Aide sociale : un parcours de combattant
Créer de nouveaux obstacles pour refuser l’accès à l’aide sociale : le canton de Berne l’a fait avec les « emplois tests ». Un arrêt du tribunal administratif met le holà à cette pratique jugée illégale.
Par Ueli Tecklenburg, ancien secrétaire général de la CSIAS, Crissier
Dans ses services d’aide sociale, le Canton de Berne a récemment introduit des « emplois tests » [1]. Cette nouvelle mesure a été décidée après une phase pilote menée dans les communes de Berne, Bienne, Thoune, Langenthal et Ittigen.
En fait, ces « emplois test » s’inspirent du projet « Passage » introduit par la Ville de Winterthour il y a une dizaine d’années déjà.

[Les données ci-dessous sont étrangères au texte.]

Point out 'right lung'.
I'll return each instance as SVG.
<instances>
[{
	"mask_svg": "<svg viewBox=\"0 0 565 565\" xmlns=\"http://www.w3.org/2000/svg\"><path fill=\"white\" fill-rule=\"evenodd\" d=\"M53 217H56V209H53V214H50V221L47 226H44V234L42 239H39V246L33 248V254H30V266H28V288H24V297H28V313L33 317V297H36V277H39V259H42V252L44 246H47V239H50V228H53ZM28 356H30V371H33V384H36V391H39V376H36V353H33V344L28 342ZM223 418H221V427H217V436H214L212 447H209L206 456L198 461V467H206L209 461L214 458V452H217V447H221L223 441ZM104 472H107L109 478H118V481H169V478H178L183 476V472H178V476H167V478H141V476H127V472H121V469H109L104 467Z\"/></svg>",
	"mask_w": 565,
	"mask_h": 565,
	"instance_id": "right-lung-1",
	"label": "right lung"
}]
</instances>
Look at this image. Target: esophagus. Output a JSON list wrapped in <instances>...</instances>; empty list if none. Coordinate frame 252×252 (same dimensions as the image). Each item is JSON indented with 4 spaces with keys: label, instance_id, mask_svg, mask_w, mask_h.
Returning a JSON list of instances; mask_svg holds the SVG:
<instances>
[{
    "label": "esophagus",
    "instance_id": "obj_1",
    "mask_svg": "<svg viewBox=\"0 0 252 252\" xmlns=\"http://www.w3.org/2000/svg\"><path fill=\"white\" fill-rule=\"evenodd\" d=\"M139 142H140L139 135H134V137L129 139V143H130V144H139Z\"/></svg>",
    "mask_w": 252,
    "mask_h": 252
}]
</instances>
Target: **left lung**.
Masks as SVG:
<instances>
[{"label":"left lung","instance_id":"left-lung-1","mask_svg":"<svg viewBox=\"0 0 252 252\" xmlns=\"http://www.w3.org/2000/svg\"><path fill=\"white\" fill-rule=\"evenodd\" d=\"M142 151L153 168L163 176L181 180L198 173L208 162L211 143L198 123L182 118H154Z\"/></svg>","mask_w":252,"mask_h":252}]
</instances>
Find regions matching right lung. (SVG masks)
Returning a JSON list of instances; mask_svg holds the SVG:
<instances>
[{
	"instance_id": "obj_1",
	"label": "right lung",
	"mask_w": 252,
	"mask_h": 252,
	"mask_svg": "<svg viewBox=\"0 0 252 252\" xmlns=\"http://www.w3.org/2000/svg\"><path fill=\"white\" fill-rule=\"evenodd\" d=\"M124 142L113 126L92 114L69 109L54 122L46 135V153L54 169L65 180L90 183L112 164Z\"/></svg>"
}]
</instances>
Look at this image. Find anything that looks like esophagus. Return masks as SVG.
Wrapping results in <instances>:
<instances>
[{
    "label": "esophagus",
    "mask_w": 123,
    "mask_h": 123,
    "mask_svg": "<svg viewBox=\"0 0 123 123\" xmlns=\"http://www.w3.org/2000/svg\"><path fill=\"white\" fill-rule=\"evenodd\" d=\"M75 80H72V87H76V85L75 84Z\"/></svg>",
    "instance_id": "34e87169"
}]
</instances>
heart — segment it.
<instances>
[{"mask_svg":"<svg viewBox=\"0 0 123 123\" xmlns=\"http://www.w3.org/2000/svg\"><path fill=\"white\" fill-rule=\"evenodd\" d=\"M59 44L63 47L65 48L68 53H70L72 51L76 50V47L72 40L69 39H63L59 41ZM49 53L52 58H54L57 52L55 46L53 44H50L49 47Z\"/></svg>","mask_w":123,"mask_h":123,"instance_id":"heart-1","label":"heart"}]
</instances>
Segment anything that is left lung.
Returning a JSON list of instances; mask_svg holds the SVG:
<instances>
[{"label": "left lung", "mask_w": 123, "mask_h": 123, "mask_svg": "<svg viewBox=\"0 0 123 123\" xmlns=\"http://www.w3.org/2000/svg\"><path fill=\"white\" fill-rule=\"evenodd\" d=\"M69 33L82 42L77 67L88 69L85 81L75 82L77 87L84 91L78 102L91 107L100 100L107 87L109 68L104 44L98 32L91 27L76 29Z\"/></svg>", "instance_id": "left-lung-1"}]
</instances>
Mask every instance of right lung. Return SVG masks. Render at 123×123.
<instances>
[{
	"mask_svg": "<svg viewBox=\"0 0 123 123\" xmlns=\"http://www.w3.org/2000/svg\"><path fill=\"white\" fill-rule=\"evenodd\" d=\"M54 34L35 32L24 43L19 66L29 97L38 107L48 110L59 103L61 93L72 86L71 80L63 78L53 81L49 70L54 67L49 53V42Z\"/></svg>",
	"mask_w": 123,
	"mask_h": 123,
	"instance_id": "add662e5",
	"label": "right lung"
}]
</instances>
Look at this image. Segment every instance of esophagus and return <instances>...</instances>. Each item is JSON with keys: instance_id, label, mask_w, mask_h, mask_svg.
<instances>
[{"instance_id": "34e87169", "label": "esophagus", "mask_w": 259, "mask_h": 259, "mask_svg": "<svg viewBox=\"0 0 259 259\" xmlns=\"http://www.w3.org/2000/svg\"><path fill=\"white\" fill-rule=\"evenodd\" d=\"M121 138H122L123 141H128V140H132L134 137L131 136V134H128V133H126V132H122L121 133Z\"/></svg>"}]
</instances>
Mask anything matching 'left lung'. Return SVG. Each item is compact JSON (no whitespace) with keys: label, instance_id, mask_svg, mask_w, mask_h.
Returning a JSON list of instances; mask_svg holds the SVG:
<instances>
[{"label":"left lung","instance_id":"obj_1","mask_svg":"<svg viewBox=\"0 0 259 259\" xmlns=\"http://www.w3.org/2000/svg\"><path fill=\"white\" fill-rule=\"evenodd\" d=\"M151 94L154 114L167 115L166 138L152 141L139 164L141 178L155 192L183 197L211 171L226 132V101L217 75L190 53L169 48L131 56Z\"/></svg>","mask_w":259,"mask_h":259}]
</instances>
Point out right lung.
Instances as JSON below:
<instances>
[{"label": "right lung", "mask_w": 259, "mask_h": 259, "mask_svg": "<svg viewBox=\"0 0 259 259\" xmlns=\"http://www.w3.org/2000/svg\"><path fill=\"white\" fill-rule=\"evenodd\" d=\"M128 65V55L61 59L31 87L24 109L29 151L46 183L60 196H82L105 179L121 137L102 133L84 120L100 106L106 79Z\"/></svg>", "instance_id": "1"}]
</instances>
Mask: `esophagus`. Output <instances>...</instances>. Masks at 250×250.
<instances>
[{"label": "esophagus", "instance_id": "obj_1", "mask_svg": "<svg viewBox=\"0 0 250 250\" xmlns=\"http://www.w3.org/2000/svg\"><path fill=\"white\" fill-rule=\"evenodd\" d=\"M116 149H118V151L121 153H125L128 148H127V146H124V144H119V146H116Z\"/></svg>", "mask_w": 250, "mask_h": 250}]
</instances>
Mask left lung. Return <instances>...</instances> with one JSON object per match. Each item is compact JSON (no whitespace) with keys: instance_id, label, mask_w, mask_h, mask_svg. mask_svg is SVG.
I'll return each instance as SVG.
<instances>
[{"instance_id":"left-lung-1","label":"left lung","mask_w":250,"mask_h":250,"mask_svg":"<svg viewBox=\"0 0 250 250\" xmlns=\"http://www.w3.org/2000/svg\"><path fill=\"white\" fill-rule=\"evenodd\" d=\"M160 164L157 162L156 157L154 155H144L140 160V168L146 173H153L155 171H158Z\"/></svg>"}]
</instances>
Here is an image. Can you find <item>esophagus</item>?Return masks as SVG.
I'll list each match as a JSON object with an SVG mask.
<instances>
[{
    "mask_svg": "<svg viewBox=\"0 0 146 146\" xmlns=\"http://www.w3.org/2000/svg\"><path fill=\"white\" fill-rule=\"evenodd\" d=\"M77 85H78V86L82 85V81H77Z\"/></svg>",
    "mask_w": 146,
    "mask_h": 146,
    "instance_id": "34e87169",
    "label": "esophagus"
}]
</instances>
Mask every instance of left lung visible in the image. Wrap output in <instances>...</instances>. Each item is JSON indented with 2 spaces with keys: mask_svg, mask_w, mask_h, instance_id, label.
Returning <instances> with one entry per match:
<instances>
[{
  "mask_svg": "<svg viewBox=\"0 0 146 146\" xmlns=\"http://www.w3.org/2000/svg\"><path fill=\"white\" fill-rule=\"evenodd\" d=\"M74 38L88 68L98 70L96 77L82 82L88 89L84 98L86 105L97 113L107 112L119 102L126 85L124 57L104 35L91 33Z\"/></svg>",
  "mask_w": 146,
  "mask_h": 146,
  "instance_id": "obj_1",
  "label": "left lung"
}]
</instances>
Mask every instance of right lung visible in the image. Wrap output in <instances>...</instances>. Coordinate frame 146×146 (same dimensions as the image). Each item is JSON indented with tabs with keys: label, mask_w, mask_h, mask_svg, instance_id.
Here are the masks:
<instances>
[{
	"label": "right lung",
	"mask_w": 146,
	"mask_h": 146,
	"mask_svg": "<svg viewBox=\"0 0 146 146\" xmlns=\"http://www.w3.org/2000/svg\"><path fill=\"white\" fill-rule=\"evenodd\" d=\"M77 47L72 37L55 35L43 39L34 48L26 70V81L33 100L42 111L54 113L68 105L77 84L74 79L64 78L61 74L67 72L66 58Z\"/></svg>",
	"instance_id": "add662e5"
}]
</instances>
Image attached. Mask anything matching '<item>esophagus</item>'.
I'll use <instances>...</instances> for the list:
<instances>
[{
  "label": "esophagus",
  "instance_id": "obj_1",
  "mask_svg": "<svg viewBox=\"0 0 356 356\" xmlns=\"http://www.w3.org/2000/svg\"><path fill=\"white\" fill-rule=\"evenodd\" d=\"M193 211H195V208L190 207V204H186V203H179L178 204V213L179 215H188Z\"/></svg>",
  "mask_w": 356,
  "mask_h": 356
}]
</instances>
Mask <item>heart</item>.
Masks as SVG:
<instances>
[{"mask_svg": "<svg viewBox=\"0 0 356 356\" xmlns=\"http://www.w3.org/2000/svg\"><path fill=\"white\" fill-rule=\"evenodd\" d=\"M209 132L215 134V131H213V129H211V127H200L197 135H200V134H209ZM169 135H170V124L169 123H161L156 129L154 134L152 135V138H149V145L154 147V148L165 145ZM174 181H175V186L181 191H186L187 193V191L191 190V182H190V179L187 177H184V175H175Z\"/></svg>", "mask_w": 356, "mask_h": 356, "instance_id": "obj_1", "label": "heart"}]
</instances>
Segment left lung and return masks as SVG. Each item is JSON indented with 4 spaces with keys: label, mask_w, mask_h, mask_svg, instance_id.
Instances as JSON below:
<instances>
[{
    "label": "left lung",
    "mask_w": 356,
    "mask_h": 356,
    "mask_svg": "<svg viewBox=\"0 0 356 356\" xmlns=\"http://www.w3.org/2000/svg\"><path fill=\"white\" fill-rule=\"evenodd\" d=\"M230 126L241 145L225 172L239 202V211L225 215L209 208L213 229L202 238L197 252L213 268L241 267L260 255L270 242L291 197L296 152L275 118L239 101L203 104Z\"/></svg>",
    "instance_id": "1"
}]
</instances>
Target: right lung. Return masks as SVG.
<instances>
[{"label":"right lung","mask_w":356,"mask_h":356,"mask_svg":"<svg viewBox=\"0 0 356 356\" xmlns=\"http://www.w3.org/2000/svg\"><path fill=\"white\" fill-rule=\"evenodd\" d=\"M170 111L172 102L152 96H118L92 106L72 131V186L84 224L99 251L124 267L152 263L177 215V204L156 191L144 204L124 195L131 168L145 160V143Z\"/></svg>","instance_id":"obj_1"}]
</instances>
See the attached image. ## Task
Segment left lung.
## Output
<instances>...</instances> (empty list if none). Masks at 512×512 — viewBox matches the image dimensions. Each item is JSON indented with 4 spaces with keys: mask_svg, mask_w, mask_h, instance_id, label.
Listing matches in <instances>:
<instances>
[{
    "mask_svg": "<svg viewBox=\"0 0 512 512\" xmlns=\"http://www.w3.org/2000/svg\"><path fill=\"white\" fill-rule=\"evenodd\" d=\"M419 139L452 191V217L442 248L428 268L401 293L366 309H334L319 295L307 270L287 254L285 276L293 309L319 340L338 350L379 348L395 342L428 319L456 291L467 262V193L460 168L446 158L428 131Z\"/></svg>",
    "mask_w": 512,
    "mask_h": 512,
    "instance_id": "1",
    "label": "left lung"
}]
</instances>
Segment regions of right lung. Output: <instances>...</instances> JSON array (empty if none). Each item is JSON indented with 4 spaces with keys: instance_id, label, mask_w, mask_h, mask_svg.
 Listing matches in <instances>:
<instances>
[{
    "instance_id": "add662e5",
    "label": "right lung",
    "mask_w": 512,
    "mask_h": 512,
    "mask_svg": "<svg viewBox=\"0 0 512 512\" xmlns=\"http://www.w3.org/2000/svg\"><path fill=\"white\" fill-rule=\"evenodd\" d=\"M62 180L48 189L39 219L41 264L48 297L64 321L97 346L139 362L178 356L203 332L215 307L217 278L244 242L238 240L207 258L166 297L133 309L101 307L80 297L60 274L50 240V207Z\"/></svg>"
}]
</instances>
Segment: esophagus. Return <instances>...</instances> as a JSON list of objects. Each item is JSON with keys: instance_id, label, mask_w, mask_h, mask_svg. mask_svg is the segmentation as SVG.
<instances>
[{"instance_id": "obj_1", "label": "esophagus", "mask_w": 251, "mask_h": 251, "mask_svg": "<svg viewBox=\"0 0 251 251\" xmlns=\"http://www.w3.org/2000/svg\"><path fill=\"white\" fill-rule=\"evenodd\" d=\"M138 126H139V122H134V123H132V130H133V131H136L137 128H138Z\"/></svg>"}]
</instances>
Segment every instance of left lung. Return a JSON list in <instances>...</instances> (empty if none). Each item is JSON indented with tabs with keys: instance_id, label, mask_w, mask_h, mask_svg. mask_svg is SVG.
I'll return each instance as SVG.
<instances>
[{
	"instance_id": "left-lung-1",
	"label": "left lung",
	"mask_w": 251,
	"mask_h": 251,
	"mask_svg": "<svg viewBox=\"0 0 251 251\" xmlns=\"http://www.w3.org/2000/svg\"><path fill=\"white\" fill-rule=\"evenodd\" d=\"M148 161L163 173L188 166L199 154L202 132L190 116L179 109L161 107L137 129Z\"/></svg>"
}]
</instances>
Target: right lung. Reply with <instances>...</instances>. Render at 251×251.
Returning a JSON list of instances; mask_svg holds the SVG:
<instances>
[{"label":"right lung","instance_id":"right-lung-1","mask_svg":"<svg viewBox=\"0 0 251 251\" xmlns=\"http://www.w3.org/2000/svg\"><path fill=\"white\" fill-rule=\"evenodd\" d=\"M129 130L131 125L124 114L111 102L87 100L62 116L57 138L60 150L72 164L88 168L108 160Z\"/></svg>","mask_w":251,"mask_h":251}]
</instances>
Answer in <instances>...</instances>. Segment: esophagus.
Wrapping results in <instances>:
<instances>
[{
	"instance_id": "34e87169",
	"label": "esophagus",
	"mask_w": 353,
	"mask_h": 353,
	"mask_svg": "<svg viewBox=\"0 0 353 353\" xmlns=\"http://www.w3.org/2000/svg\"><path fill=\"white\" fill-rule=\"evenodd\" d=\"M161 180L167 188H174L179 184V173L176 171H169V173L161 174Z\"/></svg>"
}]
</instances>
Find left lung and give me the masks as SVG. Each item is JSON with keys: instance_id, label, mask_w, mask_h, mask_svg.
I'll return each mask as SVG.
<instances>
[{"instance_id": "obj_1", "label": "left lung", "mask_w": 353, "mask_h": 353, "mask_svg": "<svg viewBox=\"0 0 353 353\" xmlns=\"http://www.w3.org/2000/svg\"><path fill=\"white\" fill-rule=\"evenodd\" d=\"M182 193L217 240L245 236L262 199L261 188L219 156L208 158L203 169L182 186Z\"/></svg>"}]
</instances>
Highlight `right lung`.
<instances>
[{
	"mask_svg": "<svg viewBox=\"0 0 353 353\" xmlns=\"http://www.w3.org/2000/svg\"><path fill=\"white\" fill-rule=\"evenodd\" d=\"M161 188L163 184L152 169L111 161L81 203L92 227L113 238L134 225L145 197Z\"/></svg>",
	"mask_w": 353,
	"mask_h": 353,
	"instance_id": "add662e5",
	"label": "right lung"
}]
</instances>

Selon les responsables, le modèle « Passage » devrait exercer, outre la préparation à une réinsertion professionnelle, une fonction de gate keeping (gardien de portail). Les auteurs l’affirment dans une description du projet : « Dans une certaine mesure, le projet doit servir d’obstacle pour les personnes qui s’annoncent à l’aide sociale alors qu’elles sont capables de travailler. Pour atteindre ce but, comme condition préalable à l’obtention de l’aide sociale, une prestation en travail d’une durée d’un mois est demandée à toute personne ne disposant pas de critères d’exemption » [2] (pour raison de santé, etc). A Winterthour, les personnes qui s’inscrivent à l’aide sociale sont assignées à des travaux dans la forêt municipale où elles « ramassent des ordures le long des chemins forestiers et des installations sportives et accomplissent d’autres tâches de nettoyage dans la forêt ».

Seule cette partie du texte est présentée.